**Exercise**
Only one stretch of the listing below is wanted. Begin at the line that has "-119 46 -21", stop after the line that has "21 -44 5 -98", and repeat every line in between exactly.

**Source data**
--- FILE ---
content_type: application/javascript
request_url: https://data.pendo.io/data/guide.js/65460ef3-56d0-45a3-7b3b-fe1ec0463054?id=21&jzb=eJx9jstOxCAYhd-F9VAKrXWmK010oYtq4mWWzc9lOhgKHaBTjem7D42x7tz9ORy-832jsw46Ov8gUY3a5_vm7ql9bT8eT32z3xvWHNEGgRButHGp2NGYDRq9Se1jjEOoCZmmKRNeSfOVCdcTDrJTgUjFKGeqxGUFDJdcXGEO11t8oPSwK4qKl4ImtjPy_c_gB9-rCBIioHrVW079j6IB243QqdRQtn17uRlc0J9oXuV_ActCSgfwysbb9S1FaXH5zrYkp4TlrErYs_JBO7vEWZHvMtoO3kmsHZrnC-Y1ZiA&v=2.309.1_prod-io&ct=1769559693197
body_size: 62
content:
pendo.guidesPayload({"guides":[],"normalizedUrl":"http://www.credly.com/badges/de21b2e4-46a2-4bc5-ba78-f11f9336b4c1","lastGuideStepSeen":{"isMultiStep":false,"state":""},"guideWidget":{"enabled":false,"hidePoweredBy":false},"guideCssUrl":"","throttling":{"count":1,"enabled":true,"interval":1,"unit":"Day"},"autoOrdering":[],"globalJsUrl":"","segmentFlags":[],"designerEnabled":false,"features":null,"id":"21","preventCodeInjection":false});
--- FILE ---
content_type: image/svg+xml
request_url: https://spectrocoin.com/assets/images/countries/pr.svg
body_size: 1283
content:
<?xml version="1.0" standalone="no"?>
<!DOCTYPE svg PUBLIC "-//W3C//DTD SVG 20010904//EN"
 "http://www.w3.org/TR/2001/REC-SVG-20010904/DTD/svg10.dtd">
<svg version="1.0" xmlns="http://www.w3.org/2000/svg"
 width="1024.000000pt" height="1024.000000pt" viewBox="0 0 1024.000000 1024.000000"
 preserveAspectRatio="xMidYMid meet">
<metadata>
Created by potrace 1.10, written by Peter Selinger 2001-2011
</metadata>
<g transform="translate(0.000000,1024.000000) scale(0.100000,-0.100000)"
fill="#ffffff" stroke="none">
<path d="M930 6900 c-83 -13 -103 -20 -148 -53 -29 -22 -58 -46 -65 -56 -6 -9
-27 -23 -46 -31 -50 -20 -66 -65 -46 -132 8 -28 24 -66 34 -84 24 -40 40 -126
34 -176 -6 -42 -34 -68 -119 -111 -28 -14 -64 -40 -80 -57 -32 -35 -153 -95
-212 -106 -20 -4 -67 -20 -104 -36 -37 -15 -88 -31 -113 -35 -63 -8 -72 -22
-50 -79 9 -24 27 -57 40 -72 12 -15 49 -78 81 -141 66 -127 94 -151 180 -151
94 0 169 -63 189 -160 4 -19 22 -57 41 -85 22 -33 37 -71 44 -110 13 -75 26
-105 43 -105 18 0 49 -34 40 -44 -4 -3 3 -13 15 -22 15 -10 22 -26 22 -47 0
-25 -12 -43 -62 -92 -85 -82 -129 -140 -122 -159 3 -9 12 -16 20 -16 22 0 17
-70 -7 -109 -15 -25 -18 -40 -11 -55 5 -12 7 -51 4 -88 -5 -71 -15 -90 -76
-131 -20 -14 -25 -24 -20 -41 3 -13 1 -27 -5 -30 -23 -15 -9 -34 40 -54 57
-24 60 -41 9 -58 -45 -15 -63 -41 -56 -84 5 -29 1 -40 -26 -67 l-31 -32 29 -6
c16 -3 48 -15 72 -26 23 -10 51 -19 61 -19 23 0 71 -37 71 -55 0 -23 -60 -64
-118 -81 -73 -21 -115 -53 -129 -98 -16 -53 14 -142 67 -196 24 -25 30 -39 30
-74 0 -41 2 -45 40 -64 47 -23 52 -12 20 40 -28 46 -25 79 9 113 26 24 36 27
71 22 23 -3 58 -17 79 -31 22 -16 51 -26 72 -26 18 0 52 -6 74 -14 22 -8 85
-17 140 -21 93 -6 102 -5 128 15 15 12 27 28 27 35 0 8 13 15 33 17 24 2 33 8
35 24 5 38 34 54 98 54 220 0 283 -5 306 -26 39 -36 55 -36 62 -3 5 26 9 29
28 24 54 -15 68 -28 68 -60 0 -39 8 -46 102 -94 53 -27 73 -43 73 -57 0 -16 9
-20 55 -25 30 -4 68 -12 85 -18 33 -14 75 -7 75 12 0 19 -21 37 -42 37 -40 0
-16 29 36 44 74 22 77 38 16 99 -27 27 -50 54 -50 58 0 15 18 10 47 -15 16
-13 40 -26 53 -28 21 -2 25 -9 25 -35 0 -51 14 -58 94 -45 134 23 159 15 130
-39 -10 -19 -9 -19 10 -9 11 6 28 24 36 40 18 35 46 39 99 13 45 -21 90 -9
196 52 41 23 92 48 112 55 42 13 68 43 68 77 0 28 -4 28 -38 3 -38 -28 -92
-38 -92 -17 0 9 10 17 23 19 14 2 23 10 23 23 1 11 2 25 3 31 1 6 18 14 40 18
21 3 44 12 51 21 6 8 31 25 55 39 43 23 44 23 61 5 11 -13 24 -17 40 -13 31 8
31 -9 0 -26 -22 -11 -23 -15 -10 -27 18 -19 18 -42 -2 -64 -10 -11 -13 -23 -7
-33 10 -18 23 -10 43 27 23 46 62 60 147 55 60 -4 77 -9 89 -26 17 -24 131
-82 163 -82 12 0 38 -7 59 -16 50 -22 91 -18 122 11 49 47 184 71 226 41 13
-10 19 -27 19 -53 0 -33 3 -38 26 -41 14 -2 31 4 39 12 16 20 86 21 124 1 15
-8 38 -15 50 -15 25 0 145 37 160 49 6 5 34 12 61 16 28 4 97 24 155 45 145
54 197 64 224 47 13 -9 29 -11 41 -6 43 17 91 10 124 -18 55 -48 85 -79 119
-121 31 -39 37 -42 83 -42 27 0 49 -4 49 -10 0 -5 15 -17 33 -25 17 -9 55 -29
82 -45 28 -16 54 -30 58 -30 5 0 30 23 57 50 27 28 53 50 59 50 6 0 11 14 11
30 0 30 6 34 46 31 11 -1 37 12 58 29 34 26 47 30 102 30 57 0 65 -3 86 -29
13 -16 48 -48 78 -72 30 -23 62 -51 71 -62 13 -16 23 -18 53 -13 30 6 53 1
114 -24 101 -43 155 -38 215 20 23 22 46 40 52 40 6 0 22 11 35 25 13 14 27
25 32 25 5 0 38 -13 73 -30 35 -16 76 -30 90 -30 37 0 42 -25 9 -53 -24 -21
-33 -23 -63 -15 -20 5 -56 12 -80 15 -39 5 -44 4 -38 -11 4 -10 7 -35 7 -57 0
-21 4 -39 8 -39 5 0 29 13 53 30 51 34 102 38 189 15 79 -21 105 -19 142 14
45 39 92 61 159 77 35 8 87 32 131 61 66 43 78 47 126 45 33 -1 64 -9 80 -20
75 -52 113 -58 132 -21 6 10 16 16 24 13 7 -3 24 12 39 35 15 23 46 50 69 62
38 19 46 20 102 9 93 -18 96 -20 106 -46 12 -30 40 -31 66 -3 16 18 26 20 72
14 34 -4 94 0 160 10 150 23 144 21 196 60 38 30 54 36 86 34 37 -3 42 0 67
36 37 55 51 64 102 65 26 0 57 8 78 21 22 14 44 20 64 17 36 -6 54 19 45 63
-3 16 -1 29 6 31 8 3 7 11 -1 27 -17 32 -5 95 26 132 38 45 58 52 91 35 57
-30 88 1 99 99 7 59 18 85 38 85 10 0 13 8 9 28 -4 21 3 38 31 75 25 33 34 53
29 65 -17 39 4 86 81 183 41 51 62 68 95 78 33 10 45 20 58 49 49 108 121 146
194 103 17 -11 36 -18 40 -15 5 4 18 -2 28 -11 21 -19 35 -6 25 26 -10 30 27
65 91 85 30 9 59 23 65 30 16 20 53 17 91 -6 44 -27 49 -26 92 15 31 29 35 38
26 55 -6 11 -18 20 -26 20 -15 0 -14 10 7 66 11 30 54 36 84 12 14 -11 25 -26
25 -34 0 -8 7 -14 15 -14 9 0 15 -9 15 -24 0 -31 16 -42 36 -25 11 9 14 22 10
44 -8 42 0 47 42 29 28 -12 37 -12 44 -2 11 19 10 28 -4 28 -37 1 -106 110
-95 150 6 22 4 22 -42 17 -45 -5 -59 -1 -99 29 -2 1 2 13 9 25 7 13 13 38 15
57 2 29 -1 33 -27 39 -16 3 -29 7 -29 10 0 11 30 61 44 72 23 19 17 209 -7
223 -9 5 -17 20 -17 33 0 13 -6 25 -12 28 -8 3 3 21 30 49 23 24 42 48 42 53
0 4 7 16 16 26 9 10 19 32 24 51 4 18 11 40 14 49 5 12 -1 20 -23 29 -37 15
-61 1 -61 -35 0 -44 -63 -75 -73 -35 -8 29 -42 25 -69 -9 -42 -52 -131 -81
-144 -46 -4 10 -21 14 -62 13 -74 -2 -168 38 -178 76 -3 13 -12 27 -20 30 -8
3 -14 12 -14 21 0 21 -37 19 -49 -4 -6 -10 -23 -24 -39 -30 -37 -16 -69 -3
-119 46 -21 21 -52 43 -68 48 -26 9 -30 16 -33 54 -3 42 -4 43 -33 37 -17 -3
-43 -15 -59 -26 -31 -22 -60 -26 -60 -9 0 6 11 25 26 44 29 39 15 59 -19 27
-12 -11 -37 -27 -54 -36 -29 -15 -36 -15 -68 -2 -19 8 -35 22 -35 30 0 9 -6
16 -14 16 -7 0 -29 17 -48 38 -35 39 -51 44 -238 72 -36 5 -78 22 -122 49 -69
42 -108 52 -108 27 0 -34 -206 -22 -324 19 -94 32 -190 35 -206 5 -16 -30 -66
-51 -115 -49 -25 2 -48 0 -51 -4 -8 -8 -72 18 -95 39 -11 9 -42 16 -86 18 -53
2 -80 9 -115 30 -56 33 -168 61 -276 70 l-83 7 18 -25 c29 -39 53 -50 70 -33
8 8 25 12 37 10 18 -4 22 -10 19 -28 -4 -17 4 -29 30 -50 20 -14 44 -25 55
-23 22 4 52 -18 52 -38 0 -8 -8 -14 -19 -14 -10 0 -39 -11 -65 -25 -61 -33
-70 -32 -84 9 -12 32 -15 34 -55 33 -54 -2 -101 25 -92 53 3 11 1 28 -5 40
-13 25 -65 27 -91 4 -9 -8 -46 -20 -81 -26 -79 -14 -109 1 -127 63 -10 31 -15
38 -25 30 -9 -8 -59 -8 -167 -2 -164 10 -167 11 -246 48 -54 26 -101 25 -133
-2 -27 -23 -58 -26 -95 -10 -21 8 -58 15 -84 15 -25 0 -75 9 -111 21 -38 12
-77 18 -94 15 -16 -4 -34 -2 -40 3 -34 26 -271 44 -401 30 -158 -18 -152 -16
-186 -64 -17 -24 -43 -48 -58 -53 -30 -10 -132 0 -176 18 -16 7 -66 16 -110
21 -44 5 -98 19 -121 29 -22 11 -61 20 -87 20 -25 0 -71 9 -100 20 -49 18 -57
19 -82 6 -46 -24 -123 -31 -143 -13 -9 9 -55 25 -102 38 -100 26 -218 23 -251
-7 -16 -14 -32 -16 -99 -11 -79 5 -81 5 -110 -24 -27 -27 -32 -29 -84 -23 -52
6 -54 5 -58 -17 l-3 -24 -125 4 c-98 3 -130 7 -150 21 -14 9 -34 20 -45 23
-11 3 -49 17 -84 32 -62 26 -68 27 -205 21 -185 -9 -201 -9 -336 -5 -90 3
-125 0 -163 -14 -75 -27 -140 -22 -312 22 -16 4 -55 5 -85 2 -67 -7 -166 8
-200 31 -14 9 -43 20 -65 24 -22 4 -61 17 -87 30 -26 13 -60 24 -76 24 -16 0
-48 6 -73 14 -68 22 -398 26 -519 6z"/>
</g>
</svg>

**Result of this exercise**
-119 46 -21 21 -52 43 -68 48 -26 9 -30 16 -33 54 -3 42 -4 43 -33 37 -17 -3
-43 -15 -59 -26 -31 -22 -60 -26 -60 -9 0 6 11 25 26 44 29 39 15 59 -19 27
-12 -11 -37 -27 -54 -36 -29 -15 -36 -15 -68 -2 -19 8 -35 22 -35 30 0 9 -6
16 -14 16 -7 0 -29 17 -48 38 -35 39 -51 44 -238 72 -36 5 -78 22 -122 49 -69
42 -108 52 -108 27 0 -34 -206 -22 -324 19 -94 32 -190 35 -206 5 -16 -30 -66
-51 -115 -49 -25 2 -48 0 -51 -4 -8 -8 -72 18 -95 39 -11 9 -42 16 -86 18 -53
2 -80 9 -115 30 -56 33 -168 61 -276 70 l-83 7 18 -25 c29 -39 53 -50 70 -33
8 8 25 12 37 10 18 -4 22 -10 19 -28 -4 -17 4 -29 30 -50 20 -14 44 -25 55
-23 22 4 52 -18 52 -38 0 -8 -8 -14 -19 -14 -10 0 -39 -11 -65 -25 -61 -33
-70 -32 -84 9 -12 32 -15 34 -55 33 -54 -2 -101 25 -92 53 3 11 1 28 -5 40
-13 25 -65 27 -91 4 -9 -8 -46 -20 -81 -26 -79 -14 -109 1 -127 63 -10 31 -15
38 -25 30 -9 -8 -59 -8 -167 -2 -164 10 -167 11 -246 48 -54 26 -101 25 -133
-2 -27 -23 -58 -26 -95 -10 -21 8 -58 15 -84 15 -25 0 -75 9 -111 21 -38 12
-77 18 -94 15 -16 -4 -34 -2 -40 3 -34 26 -271 44 -401 30 -158 -18 -152 -16
-186 -64 -17 -24 -43 -48 -58 -53 -30 -10 -132 0 -176 18 -16 7 -66 16 -110
21 -44 5 -98 19 -121 29 -22 11 -61 20 -87 20 -25 0 -71 9 -100 20 -49 18 -57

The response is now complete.